協会情報

電気新聞 時評 ウエーブ「可能性と壁(3)ためらい」

2019年8月29日
原子力安全推進協会顧問
松浦 祥次郎


今年4月の原産年次大会では、その基調テーマに則して今後の原子力利用に期待される幅広く、奥の深い可能性が種々示された。原子力利用にはエネルギー利用面(発電)と非エネルギー利用面(発電以外の諸工業、農業、医薬、諸科学技術)とがある。一般には原子力利用と言えば、まず原子力発電が思い浮かべられるのは、過去の社会的事情からやむを得ない。しかし、今回の大会では非エネルギー面での原子力利用可能性について改めて多くが語られた。

原子力委員会においても、以前からしばしば指摘されているように、原子力の非エネルギー利用について一般の理解が深まるのは非常に望ましいことである。事実として非エネルギー利用面は着実に拡大を続けており、さらに今後の科学技術的イノベーションにも大きな役割を果たすと期待される。今のところ社会的にも非エネルギー面での受容性に何ら困難はなさそうに見える。

このことは、「原子力利用の非エネルギー面」という意識自体が一般的には希薄なためかもしれない。例えば、スマートフォンを愛用しているほとんどの人は、その主要な電子部品の材料生産や、設計・製造に中性子線ドーピングや最先端放射線リソグラフィーが重要な技術として使用されているとは思いもよらないことであろう。
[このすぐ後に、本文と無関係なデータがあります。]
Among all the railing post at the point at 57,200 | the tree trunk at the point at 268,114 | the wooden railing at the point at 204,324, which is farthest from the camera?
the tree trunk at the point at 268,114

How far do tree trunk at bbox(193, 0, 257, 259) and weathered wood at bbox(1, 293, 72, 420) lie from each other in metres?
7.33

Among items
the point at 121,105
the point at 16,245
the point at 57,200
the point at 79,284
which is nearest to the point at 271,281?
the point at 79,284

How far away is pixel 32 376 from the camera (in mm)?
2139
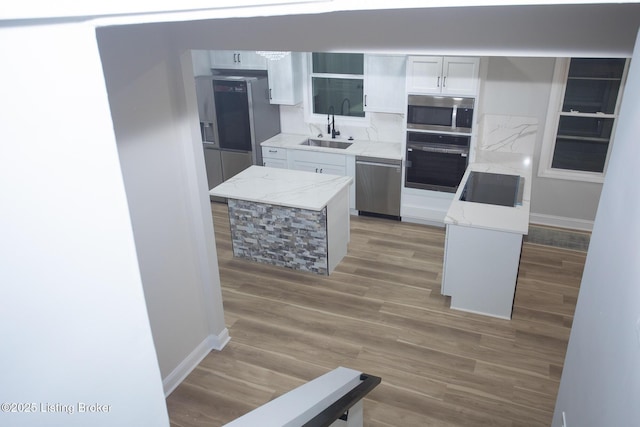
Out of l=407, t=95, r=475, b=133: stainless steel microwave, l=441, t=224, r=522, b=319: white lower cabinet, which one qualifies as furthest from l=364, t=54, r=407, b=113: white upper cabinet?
l=441, t=224, r=522, b=319: white lower cabinet

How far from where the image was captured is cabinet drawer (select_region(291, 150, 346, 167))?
615cm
同様に、一般にほとんど意識されていない事実であるが、我が国で原子力利用のエネルギー面と非エネルギー面における経済効果が2000年前後の頃ではほぼ同程度であったことである。これは旧原研・高崎研究所による2度の専門的調査で確認されており、同様の結果が同時期の米国での調査でも示されている。おそらく10年までは同様であったと思われる。

社会における経済効果が同レベルの高さであるにもかかわらず、その社会的受容性において双方に大きな差異が生じているのが実態である。

さて、福島事故から8年が過ぎたが、エネルギー面における原子力利用を将来的にどうするか社会全体として決意をためらったままで時間だけは冷酷に進んでいる。日本社会全体が「ゆでガエル」状態にあるのではないか。

福島事故後、最初に原子力のエネルギー利用を可能な限り具体的に早期に放棄すると決定したのはドイツ政府であった。そして、代替エネルギーとして再生可能エネルギーの大量導入を実施した。一見、成功したかのような報道も再々にあるが、最近の経済統計を観ると予想外の厳しさにあえいでいるようだ。「他山の石」のことわざが聞こえる気がする。

他方で「脱炭素社会の実現には原子力のエネルギー利用が不可避である」との諸諭も方々の権威筋から連続的に発信されるようにもなってきている。それに応じて、安全性の向上をうたい文句にした中・小型モジュラー型原子炉への開発動向が現実化のレベルを上げながら伝えられる。

我が国は一刻も早くためらいを振り切り、原子力エネルギー利用について決意すべきである。まず国会議員の決意を望みたいが、現在の社会状況では選挙を意識すると明確な意思表示は難しいであろう。ならば、原子力エネルギー利用に関わる志の篤い草葬(学者、研究者、専門技術者、地域住民、ジャーナリスト、一般市民等)にその嗜矢を委ねたい。